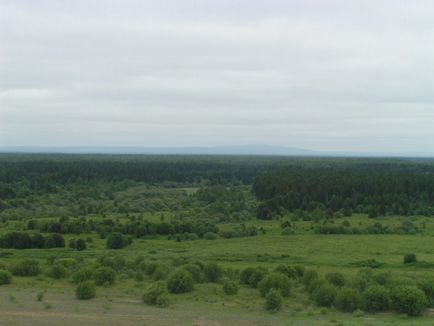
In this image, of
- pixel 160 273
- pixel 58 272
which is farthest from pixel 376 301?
pixel 58 272

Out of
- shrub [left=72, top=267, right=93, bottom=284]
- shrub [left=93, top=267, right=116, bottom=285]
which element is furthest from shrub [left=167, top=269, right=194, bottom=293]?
shrub [left=72, top=267, right=93, bottom=284]

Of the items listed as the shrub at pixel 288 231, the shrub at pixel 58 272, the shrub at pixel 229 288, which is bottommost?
the shrub at pixel 288 231

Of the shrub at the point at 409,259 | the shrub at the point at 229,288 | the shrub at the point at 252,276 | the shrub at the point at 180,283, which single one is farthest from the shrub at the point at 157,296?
the shrub at the point at 409,259

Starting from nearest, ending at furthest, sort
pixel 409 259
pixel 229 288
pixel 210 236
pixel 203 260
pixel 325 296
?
pixel 325 296 < pixel 229 288 < pixel 409 259 < pixel 203 260 < pixel 210 236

════════════════

Format every line of the data above as a numbered list, dropping the blank lines and leaving out the pictures.

- **SOLUTION TO THIS PROBLEM**:
1. In this image, of
2. - pixel 160 273
3. - pixel 58 272
4. which is farthest from pixel 376 301?
5. pixel 58 272
6. Out of
7. - shrub [left=72, top=267, right=93, bottom=284]
8. - shrub [left=93, top=267, right=116, bottom=285]
9. which element is furthest from shrub [left=167, top=269, right=194, bottom=293]?
10. shrub [left=72, top=267, right=93, bottom=284]
11. Of the items listed as the shrub at pixel 288 231, the shrub at pixel 58 272, the shrub at pixel 229 288, which is bottommost?
12. the shrub at pixel 288 231
13. Of the shrub at the point at 409,259 | the shrub at the point at 229,288 | the shrub at the point at 252,276 | the shrub at the point at 180,283, which single one is farthest from the shrub at the point at 157,296?
14. the shrub at the point at 409,259
15. Starting from nearest, ending at furthest, sort
16. pixel 409 259
17. pixel 229 288
18. pixel 210 236
19. pixel 203 260
20. pixel 325 296
21. ?
22. pixel 325 296 < pixel 229 288 < pixel 409 259 < pixel 203 260 < pixel 210 236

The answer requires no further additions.